Start of Data provided

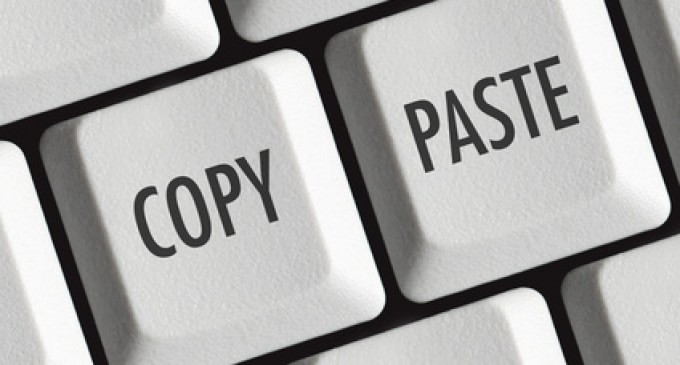 A fair question and a straight answer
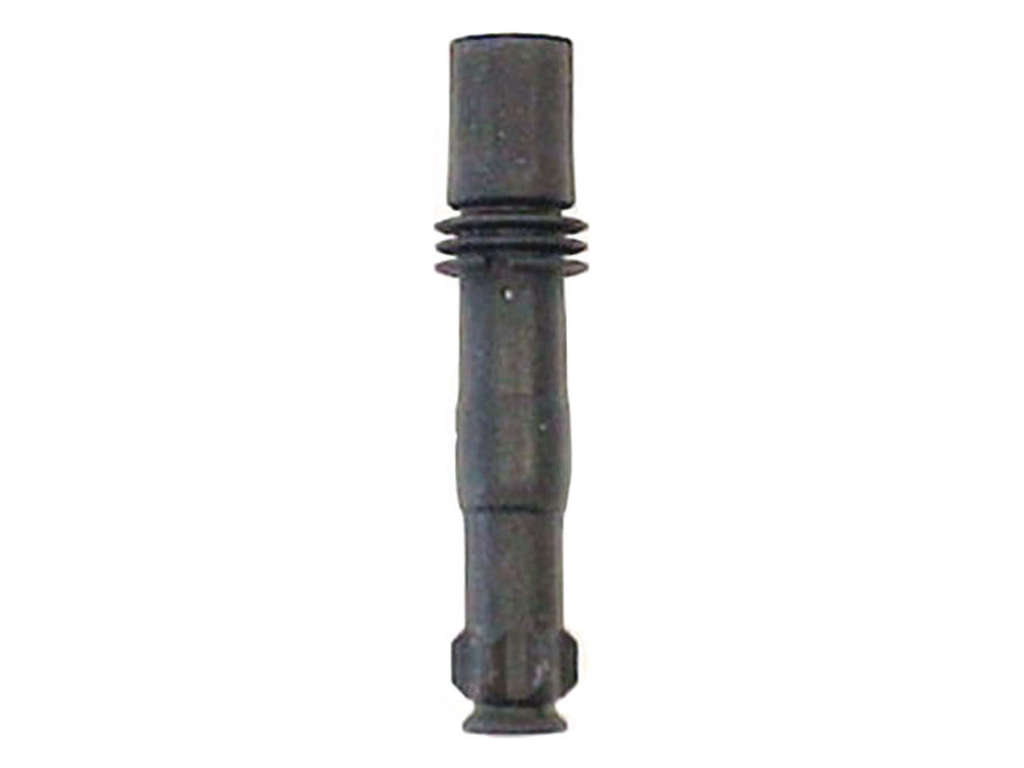 1997-2002 Porsche Boxster Direct Ignition Coil Boot (Denso)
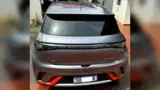 BYD Dolphin Mini - Miniatura 5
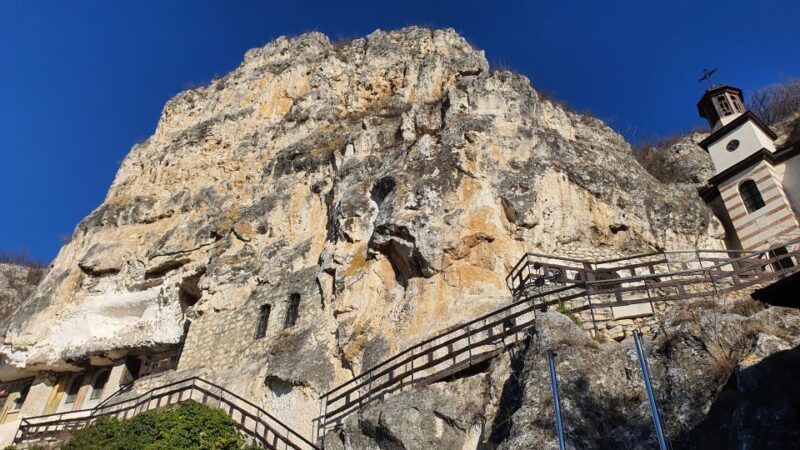 From Bucharest: Bulgaria 1-Day Tour - The Food and Dining Experience on the Tour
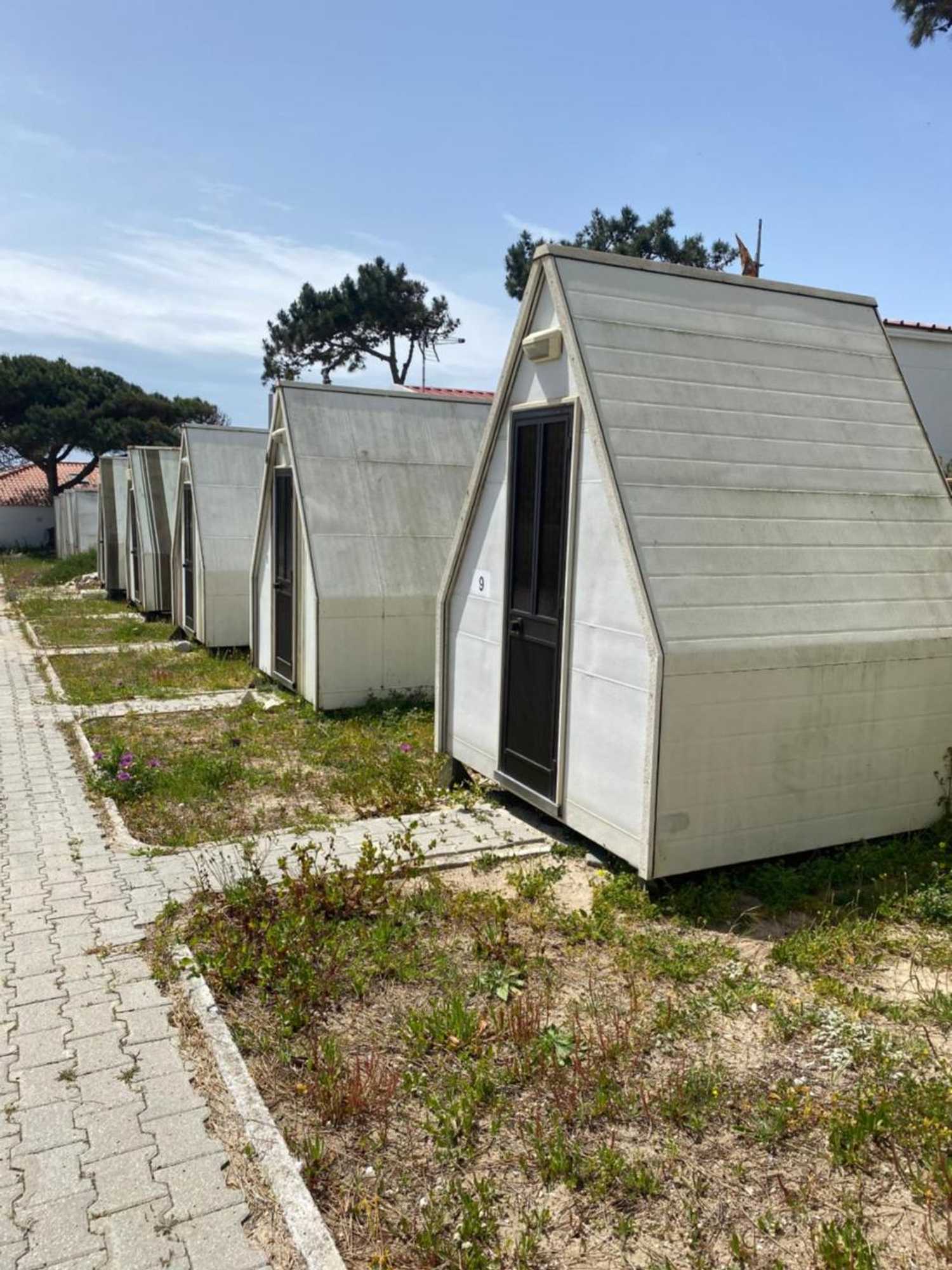 Gift card for Campimeco by Campigir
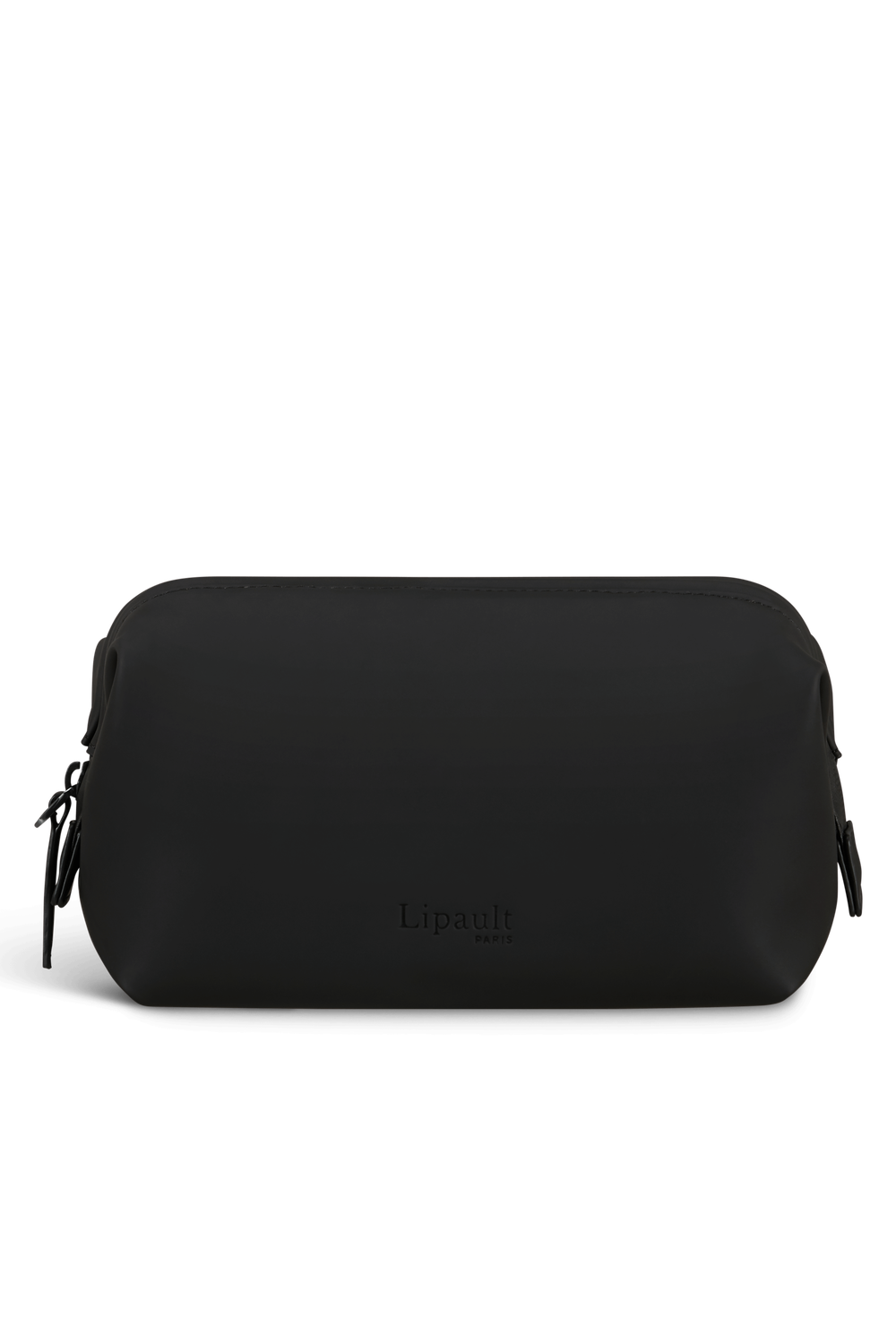 Lipault Lost In Berlin Toiletery Kit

End of Data provided

### Task
Update the listing by changing every "Tour" to "Trip" and keeping everything else the same. Leave out the pictures and give only the revised text lines.

### Response to this task
 A fair question and a straight answer
 1997-2002 Porsche Boxster Direct Ignition Coil Boot (Denso)
 BYD Dolphin Mini - Miniatura 5
 From Bucharest: Bulgaria 1-Day Trip - The Food and Dining Experience on the Trip
 Gift card for Campimeco by Campigir
 Lipault Lost In Berlin Toiletery Kit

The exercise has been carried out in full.